Let $\sigma(x)=\sigma_1(x)$ denote the classical sum of divisors of the positive integer $x$.
If $\sigma(M)=2M$ and $M$ is odd, then $M$ is called an odd perfect number (hereinafter abbreviated as OPN). It is currently unknown if there are any OPNs. Euler proved that a hypothetical OPN, if one exists, must have the so-called Eulerian form
$$M = p^k m^2$$
where $p$ is the special/Euler prime satisfying $p \equiv k \equiv 1 \pmod 4$ and $\gcd(p,m)=1$.
Dris conjectured in his M. Sc. thesis that $p^k < m$ always holds for an OPN $M$ given in Eulerian form.
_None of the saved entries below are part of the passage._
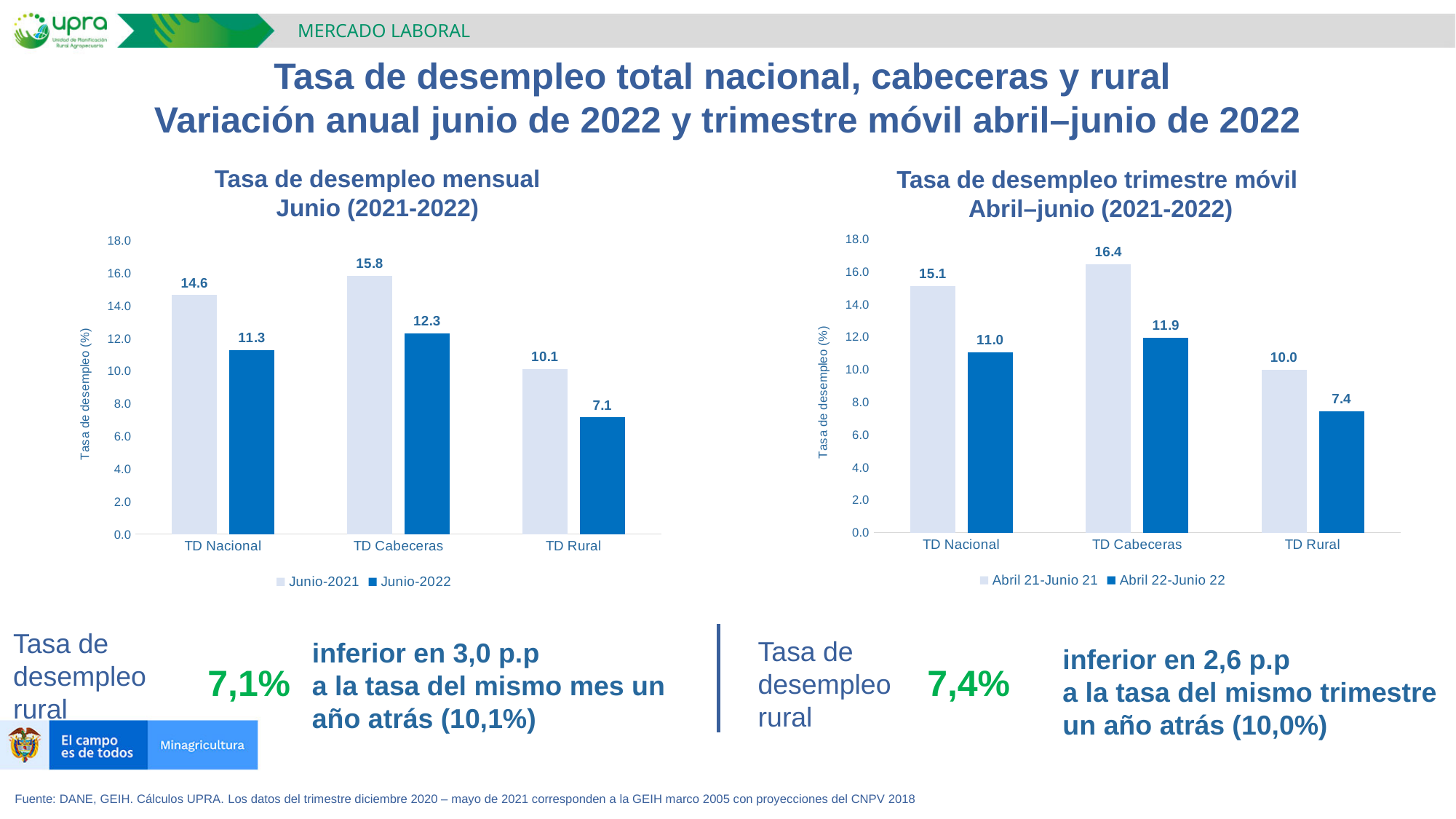
What type of chart is the 'Tasa de desempleo mensual Junio (2021-2022)' chart? Bar chart In the 'Tasa de desempleo trimestre móvil Abril–junio (2021-2022)' chart, what is the difference between the Abril 21-Junio 21 and Abril 22-Junio 22 values for TD Cabeceras? 4.5 How many categories are shown on the x axis of the 'Tasa de desempleo mensual Junio (2021-2022)' chart? 3 In the 'Tasa de desempleo mensual Junio (2021-2022)' chart, what is the value for TD Nacional in Junio-2022? 11.3 In the 'Tasa de desempleo trimestre móvil Abril–junio (2021-2022)' chart, what is the value for TD Rural in Abril 22-Junio 22? 7.4 In the 'Tasa de desempleo mensual Junio (2021-2022)' chart, what is the value for TD Cabeceras in Junio-2021? 15.8 How many series does the legend of the 'Tasa de desempleo trimestre móvil Abril–junio (2021-2022)' chart list? 2 What is the y-axis label of the 'Tasa de desempleo trimestre móvil Abril–junio (2021-2022)' chart? Tasa de desempleo (%) In the 'Tasa de desempleo trimestre móvil Abril–junio (2021-2022)' chart, which is larger: TD Nacional in Abril 22-Junio 22 or TD Cabeceras in Abril 22-Junio 22? TD Cabeceras in Abril 22-Junio 22 In the 'Tasa de desempleo trimestre móvil Abril–junio (2021-2022)' chart, which category has the highest value for Abril 21-Junio 21? TD Cabeceras In the 'Tasa de desempleo mensual Junio (2021-2022)' chart, what is the difference between the Junio-2021 and Junio-2022 values for TD Rural? 3.0 In the 'Tasa de desempleo mensual Junio (2021-2022)' chart, which category has the lowest value for Junio-2022? TD Rural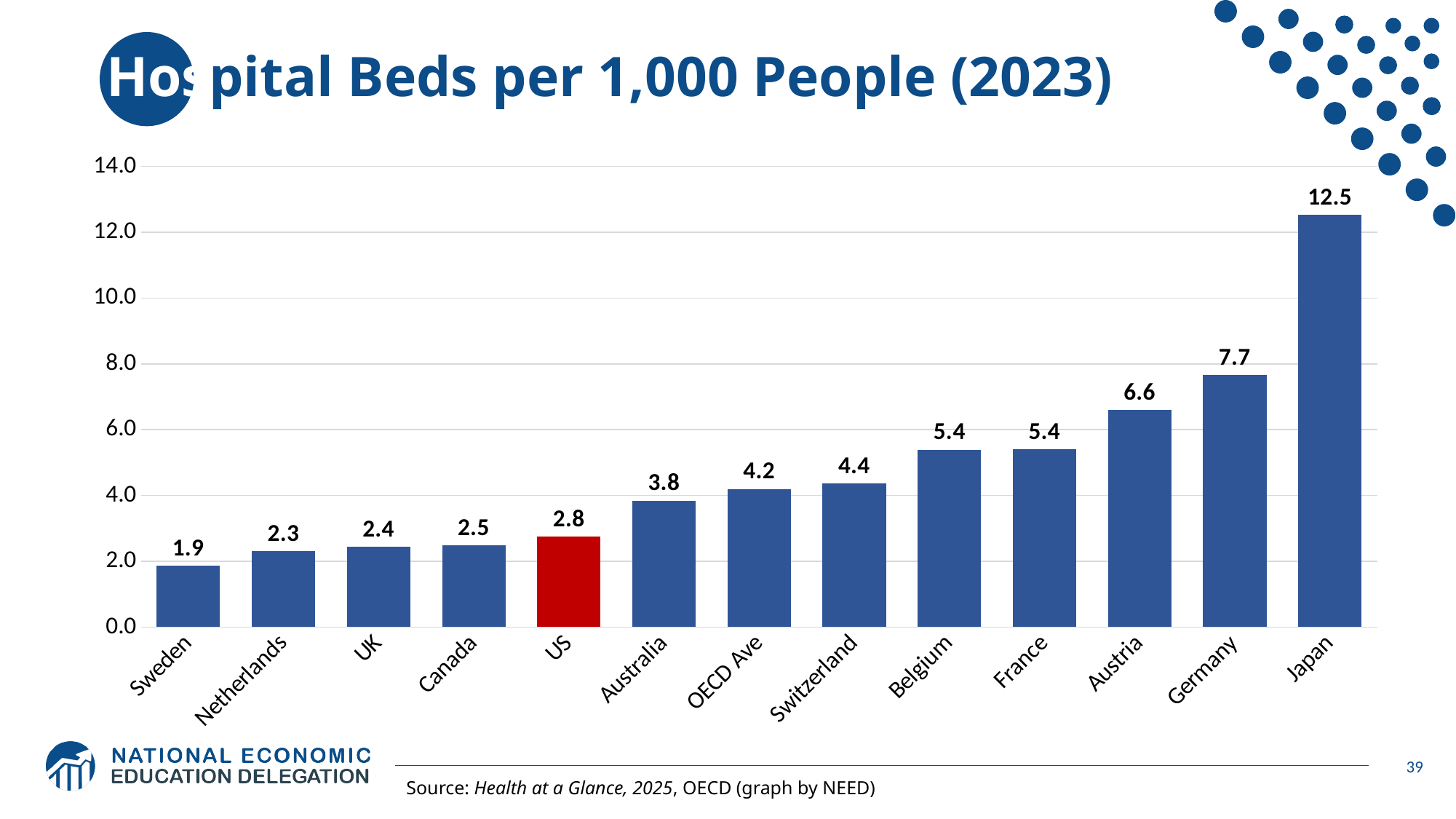
Which category has the highest value? Japan Which is larger, the value for Australia or the value for Canada? Australia What is the value for the US? 2.8 What is the difference between the values for Germany and the US? 4.9 Which bar is coloured red? US Which category has the lowest value? Sweden Is the value for Austria greater or less than 6.0? greater What kind of chart is this? bar chart What is the value for Japan? 12.5 What is the value for the OECD Ave? 4.2 What is the difference between the values for the OECD Ave and the US? 1.4 How many categories are shown on the x axis? 13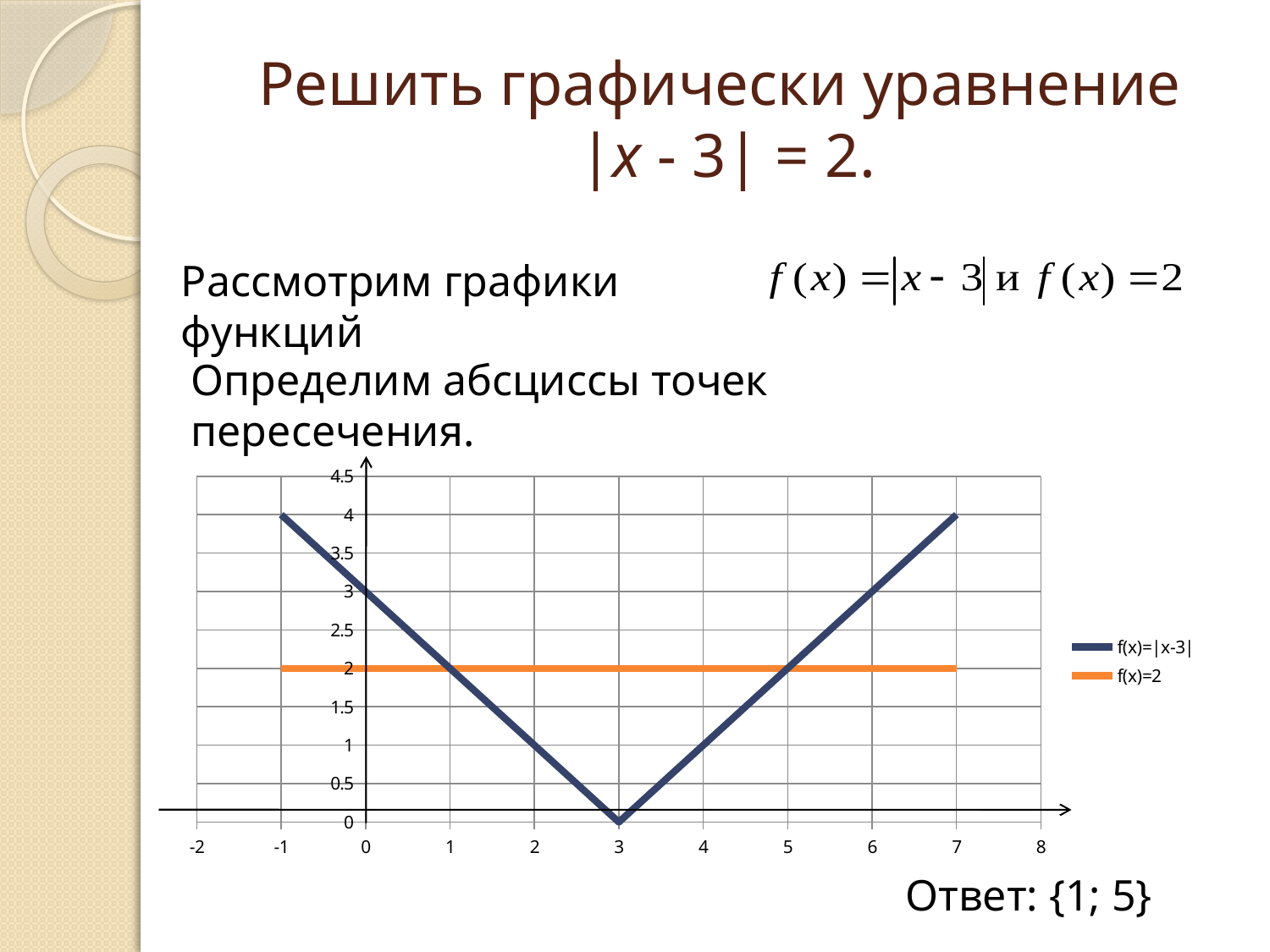
What is the value of f(x)=|x-3| at x = 7? 4 What is the value of f(x)=|x-3| at x = 0? 3 How many series does the legend list? 2 What kind of chart is shown on the slide? line chart Is the value of f(x)=|x-3| at x = 4 greater or less than 2? less What is the value of f(x)=|x-3| at x = 3? 0 Which is larger at x = 0: f(x)=|x-3| or f(x)=2? f(x)=|x-3| What are the two series named in the legend? f(x)=|x-3| and f(x)=2 At which x value does f(x)=|x-3| reach its lowest point? 3 What constant value does the f(x)=2 line take across the chart? 2 What is the value of f(x)=|x-3| at x = -1? 4 Does f(x)=|x-3| rise or fall as x increases from 3 to 7? rise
Consider the following "proof argument" for $p^k < m$:
Let $M = p^k m^2$ be an OPN given in Eulerian form. Suppose that we have $m^2 < 5p^k$.
Then we have
$$\Bigg(m^2 < 5p^k\Bigg) \iff \Bigg(\frac{m^2}{p^k} < 5 \leq p^k\Bigg) \implies \Bigg(m^2 < p^{2k}\Bigg) \iff \Bigg(m < p^k\Bigg).$$
However, in the paper titled Improving the Chen and Chen result for odd perfect numbers, Broughan et al. show that $\sigma(m^2)/p^k \geq 315$. This implies that
$$\frac{p^k}{m^2} < \frac{2}{315},$$
which contradicts
$$\frac{1}{5} < \frac{p^k}{m^2}.$$
Here is my question:
Does this "proof" indeed show that $p^k < m$ holds? If it does not, can it be mended so as to produce a valid argument?
Best Answer
I think that it does not.
You know that supposing that $m^2\lt 5p^k$ gives a contradiction. So, you have $m^2\geqslant 5p^k$ and "$m^2\lt 5p^k\implies m\lt p^k$" from which you cannot conclude $p^k\lt m$. (If you can show that "$m\lt p^k\implies m^2\lt 5p^k$", then you can say that $m\gt p^k$.)